In exchange for the up-front payment, and DOE’s promise to move the plutonium out of state faster, South Carolina has agreed not to sue over the 9.5-ton tranche of plutonium until the 2037 deadline, giving the agency 15 years to begin the Surplus Plutonium Disposition Program without fear of imminent legal challenge.
If DOE cannot move any more of the 9.5-ton tranche out of South Carolina by 2037, it would under the settlement be on the hook for $1.5 billion in additional payments, Wilson said Monday. Moving any plutonium out would reduce the fine that comes due that year, he noted. If DOE can remove half of the 9.5 tons out of state by 2037, it will get another five years to ship out the rest.
On Monday, Brouillette said the department plans to relocate the entire 9.5 ton tranche well before 2037.
The 9.5 tons of plutonium DOE plans to speed from Savannah River is part of a 34 metric-ton inventory that was once to be turned into commercial reactor fuel by the site’s now-canceled Mixed Oxide Fuel Fabrication Facility (MFFF). The plutonium covered by the settlement is not the only plutonium stored at Savannah River Site, but DOE has not said how much of the fissile material is parked there today.
Sen. Lindsey Graham (R-S.C.) and other federal and state lawmakers attended the press conference. Notably absent was Gov. Henry McMaster (R), who did not like the terms of the settlement.
“I am not confident that this long-term arrangement provides sufficient assurances that DOE will remove the plutonium from our state in a timely manner,” McMaster wrote in a letter to Wilson dated Aug. 30. The Aiken Standard posted the letter on Twitter. Wilson quickly wrote back, telling McMaster that the governor’s office had no better plan than the terms the federal government offered in its settlement, according to two–page letter the Standard also posted.
The Energy Department started shipping the plutonium to Savannah River in 2002, initially to be processed into commercial reactor fuel. Those shipments only started once the state secured in federal law the penalties and stipulations that led to this week’s blockbuster settlement.
Congress gave DOE until Jan. 1, 2016, to begin processing plutonium in the MFFF, or else begin removing the material from the state. For every day after that that the DOE failed to do either thing, South Carolina was allowed to assess the DOE $1 million a day, up to $100 million a year. The state began suing after the deadline passed and the Energy Department did not pay up. This week’s settlement adds up to six years of missed shipments.
Rep. Joe Wilson (R-S.C.), whose congressional district includes the Savannah River Site and surrounding communities, and who attended Monday’s press conference, said Monday that it is important that “a significant portion of these funds remain in the counties where the Savannah River Site is located,” Barnwell, and Allendale counties.

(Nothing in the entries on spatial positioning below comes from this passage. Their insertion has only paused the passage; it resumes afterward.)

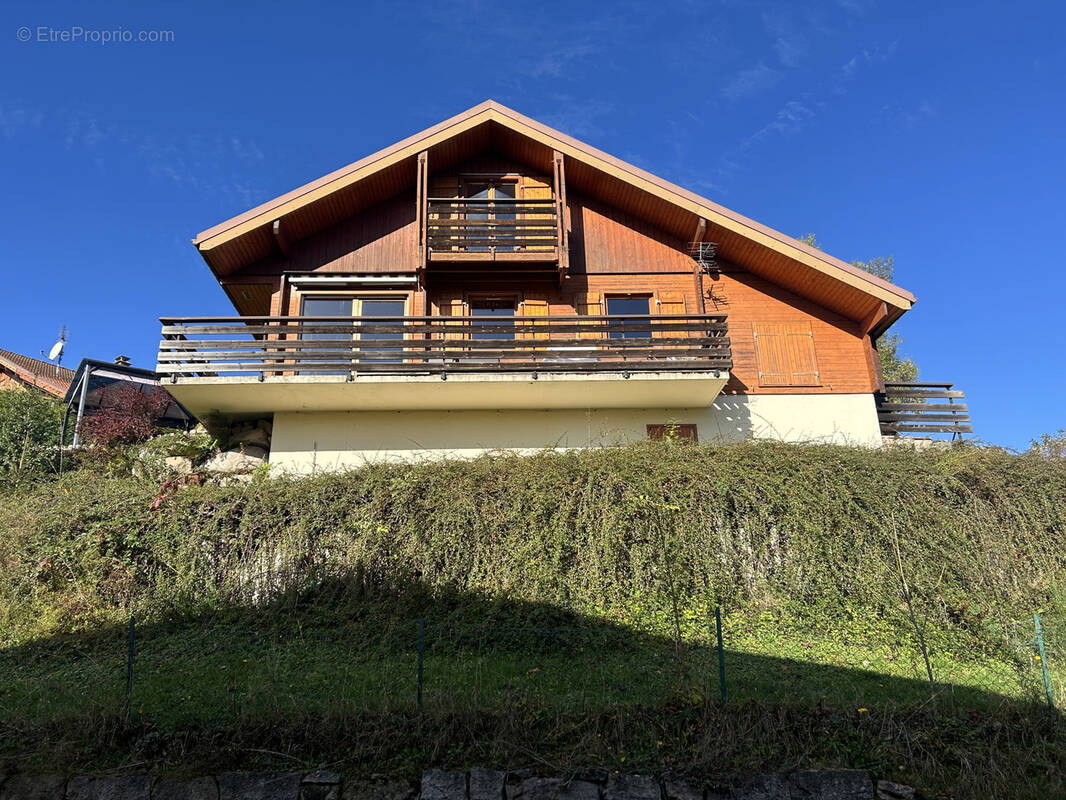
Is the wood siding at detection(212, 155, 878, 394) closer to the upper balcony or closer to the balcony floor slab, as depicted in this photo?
the upper balcony

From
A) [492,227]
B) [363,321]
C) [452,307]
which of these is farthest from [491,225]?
[363,321]

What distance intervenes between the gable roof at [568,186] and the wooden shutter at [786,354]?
1092mm

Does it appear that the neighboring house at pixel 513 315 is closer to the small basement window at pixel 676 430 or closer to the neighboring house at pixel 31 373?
the small basement window at pixel 676 430

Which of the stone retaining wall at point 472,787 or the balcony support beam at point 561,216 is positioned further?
the balcony support beam at point 561,216

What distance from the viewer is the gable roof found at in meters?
14.7

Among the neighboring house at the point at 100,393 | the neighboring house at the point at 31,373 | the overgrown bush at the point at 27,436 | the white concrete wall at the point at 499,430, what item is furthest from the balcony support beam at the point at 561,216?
the neighboring house at the point at 31,373

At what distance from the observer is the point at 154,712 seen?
674cm

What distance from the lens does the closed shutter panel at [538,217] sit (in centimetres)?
1536

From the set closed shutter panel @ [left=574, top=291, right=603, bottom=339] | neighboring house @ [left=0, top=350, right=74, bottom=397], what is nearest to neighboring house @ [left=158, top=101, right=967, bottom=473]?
closed shutter panel @ [left=574, top=291, right=603, bottom=339]

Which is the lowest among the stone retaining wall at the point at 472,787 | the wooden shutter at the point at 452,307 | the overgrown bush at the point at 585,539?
the stone retaining wall at the point at 472,787

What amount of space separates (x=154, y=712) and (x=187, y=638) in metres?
2.43

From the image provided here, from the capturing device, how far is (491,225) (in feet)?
50.2

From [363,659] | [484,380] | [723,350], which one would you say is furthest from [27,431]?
[723,350]

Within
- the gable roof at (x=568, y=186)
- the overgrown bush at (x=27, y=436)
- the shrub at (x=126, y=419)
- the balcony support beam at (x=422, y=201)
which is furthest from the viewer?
the shrub at (x=126, y=419)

Ultimately, the South Carolina legislature and the state’s governor will decide how to spread the award around. Some $75 million of it, however, is already earmarked for attorneys who helped Attorney General Wilson build his case.
Congress created the Judgment Fund in the 1950s so that Congress did not have to pass a law appropriating money to pay every successful court claim against the federal government. Last decade, the fund paid out some $3 billion or $4 billion annually, according to the Government Accountability Office.
In a controversial move in 2016, then-President Barack Obama tapped into the Judgment Fund for a $1.3-billion interest payment on money the U.S. returned to the government of Iran.
The Energy Communities Alliance, a Washington D.C.-based nonprofit that advocates for the interests of localities that host DOE sites, boggled at the settlement in an email blast on Monday.
“We would not be surprised to see every state attorney general to be prepared for additional suits against [DOE and its National Nuclear Security Administration] based on the size of the settlement (including for breaking cleanup agreements),” The Energy Communities Alliance stated.